→ **SELECTED EXTRACT**:
No dog aggression - both of my dogs are intact (male and female), they've been introduced with no problems. He's also met one of the cats and pretty much had no reaction (the cat walked right between his legs and he seemed more surprised than anything). He's light golden buff with a little bit of white on his nose, extremely dirty with mats on his tail the size of my hand. He'll be getting a bath tomorrow and I'm sure will clean up nicely!


----------



## Karen519 (Aug 21, 2006)

*Jana*

:You_Rock_:You_Rock_:You_Rock_:You_Rock_Jana:

Words cannot express my gratitude and admiration for you for being Joey's Foster Mom!

We will all continue to try to find a rescue for Joey!

I am sure he feels wonderful being out of there!!


----------



## Penny & Maggie's Mom (Oct 4, 2007)

YEA!!!! You are such an angel to have saved him. What a testament to such a love that he comes right in your house, blind, and fits right in. Give him an ear scratch and kiss from us.

→ **Records of questions based on scenes**:
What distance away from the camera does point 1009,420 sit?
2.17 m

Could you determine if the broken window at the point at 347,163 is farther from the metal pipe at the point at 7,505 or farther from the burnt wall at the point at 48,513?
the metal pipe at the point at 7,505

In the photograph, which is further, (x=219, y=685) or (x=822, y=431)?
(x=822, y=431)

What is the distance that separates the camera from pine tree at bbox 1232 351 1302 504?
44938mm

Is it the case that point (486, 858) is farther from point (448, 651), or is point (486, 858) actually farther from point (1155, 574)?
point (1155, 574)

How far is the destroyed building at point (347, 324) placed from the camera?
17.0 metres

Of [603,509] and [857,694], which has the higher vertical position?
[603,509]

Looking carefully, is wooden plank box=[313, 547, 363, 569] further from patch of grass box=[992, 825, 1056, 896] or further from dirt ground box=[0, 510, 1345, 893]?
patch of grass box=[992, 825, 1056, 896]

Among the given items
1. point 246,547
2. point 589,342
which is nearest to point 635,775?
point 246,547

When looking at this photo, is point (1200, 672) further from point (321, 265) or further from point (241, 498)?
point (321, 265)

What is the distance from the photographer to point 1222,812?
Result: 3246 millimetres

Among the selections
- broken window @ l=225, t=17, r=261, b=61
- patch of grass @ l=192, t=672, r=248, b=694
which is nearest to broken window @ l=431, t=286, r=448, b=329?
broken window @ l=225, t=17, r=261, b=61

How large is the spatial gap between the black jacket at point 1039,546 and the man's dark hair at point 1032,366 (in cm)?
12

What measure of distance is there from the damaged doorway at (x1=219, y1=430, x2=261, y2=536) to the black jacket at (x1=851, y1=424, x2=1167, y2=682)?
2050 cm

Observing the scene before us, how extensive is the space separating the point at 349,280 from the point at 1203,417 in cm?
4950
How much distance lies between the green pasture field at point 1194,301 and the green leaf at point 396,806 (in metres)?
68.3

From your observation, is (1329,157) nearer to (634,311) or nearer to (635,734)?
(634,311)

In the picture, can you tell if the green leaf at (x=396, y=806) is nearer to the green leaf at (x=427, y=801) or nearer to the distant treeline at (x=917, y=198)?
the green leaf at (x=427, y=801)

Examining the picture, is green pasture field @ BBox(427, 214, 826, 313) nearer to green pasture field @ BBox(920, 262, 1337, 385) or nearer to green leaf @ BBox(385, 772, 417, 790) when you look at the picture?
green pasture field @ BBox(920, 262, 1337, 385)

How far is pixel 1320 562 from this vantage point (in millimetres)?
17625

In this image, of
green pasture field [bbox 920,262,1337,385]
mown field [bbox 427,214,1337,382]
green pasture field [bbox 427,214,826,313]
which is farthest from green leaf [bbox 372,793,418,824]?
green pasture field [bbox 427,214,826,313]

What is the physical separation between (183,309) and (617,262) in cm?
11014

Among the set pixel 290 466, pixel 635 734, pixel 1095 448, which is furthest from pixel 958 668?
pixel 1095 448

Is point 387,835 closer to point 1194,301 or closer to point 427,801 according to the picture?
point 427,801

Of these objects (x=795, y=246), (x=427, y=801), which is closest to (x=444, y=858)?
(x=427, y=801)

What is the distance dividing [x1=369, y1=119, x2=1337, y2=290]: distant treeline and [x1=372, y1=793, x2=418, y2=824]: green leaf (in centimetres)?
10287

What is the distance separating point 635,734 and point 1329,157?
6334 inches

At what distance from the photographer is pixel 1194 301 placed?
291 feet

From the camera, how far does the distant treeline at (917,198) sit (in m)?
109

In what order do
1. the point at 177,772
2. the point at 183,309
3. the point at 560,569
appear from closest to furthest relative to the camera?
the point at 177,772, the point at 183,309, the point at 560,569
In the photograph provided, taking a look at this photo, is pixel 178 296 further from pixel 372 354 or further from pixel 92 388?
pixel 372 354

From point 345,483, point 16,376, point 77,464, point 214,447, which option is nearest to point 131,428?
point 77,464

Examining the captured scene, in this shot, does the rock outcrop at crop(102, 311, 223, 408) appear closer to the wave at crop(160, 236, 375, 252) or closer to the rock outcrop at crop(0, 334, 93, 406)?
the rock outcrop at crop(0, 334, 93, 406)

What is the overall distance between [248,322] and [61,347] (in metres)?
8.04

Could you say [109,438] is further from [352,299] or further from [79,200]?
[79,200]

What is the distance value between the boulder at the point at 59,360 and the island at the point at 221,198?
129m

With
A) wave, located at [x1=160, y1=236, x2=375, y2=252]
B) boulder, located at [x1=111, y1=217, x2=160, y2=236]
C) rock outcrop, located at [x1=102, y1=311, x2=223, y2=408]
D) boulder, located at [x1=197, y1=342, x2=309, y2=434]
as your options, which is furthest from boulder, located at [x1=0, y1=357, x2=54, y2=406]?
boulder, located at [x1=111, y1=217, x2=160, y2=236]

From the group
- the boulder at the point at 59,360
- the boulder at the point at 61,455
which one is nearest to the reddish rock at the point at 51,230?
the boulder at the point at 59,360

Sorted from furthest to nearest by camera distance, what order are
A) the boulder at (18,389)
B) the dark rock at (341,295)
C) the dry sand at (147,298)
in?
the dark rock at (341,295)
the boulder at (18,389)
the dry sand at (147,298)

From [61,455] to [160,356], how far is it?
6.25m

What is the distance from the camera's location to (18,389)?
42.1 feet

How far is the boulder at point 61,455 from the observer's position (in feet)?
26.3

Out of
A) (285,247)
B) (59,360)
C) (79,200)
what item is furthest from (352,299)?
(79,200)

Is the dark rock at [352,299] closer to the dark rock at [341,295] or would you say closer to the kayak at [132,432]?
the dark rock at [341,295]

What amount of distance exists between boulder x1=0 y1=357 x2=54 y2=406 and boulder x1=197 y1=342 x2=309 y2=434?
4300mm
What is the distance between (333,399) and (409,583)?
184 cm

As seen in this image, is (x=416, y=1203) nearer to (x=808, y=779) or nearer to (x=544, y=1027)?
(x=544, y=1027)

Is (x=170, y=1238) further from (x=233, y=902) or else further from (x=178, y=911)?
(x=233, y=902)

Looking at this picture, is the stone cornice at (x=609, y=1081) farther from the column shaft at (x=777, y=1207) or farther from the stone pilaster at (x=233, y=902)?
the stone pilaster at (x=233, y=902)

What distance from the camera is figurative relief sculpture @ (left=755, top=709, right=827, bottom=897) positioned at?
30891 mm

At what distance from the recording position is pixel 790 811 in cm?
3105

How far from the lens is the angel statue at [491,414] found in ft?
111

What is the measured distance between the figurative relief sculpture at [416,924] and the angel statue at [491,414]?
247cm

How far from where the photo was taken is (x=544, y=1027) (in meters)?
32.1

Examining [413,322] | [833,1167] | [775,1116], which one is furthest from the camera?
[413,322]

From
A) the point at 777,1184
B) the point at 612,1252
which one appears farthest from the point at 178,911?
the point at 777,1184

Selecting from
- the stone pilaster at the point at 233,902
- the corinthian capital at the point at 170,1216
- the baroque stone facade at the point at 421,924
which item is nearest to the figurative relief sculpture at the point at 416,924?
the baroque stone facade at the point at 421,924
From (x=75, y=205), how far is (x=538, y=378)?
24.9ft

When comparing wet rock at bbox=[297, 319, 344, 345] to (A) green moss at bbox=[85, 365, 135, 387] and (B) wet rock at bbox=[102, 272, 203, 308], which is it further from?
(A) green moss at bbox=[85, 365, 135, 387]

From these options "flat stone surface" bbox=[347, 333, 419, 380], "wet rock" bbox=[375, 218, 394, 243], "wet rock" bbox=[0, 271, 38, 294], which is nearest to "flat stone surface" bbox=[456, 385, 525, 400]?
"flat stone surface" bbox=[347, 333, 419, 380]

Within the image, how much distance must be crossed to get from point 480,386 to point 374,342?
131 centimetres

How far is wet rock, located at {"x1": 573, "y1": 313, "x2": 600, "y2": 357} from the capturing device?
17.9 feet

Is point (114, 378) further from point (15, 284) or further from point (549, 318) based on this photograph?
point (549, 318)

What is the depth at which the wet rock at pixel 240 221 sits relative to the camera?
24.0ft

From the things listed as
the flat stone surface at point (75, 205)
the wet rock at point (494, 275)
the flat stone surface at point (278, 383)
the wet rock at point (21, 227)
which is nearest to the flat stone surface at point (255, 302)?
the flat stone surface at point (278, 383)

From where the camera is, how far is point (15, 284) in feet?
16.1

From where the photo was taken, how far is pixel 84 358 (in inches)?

→ **BRIEF 1**: For each statement below, say yes or no to whether it agrees with the thread about fostering Joey, and quote the words from the thread that settle it. (a) Both of the poster's own dogs are intact. (b) The new dog reacted strongly when he met one of the cats. (c) The new dog has already been bathed.
→ **BRIEF 2**: Pick up the thread about fostering Joey after its final post, and write what comes next.

→ **WRITTEN ANSWER 1**:
(a) Yes: "both of my dogs are intact (male and female)"
(b) No: "pretty much had no reaction"
(c) No: "He'll be getting a bath tomorrow"

→ **WRITTEN ANSWER 2**:
----------



## Karen519 (Aug 21, 2006)

*Jana*

Jana:

Please email me at:
[email protected]

I heard from a GR Rescue.


----------



## Jackson'sMom (Oct 13, 2007)

Thank you for rescuing Joey!!


----------



## Debles (Sep 6, 2007)

Thank you, Thank you!!! You are wonderful for doing this!!!
he sounds like such a sweetie!
I had thought he was much older being blind. Poor baby ... to be so young. Sounds like he has adapted well but a very hard life since he is so underweight. Hope he gets healthy fast and gets a great forever home.
Bless you!


----------



## BeauShel (May 20, 2007)

He sounds like a wonderful pup and I pray that the right family comes along and adopts him soon. Bless you for saving him and spoiling him until the rescue can pick him up.


----------



## 3 goldens (Sep 30, 2005)

Thqank you so much. Di yueve hea ofFai Elen? she was a collie, born blind. Her owner, who raised and showe collies--I gues it was back in the 30's--was going to put her to lseep when they ealizedshwas bloind. But his wife adn the vet said she wouln't not know she wa any different from other dogs. Theykept her and even riased puppies from her. You can google Fair Ellen if you want to readmore abouther. I first read abut her in high school back in early '60;s.


----------



## Ardeagold (Feb 26, 2007)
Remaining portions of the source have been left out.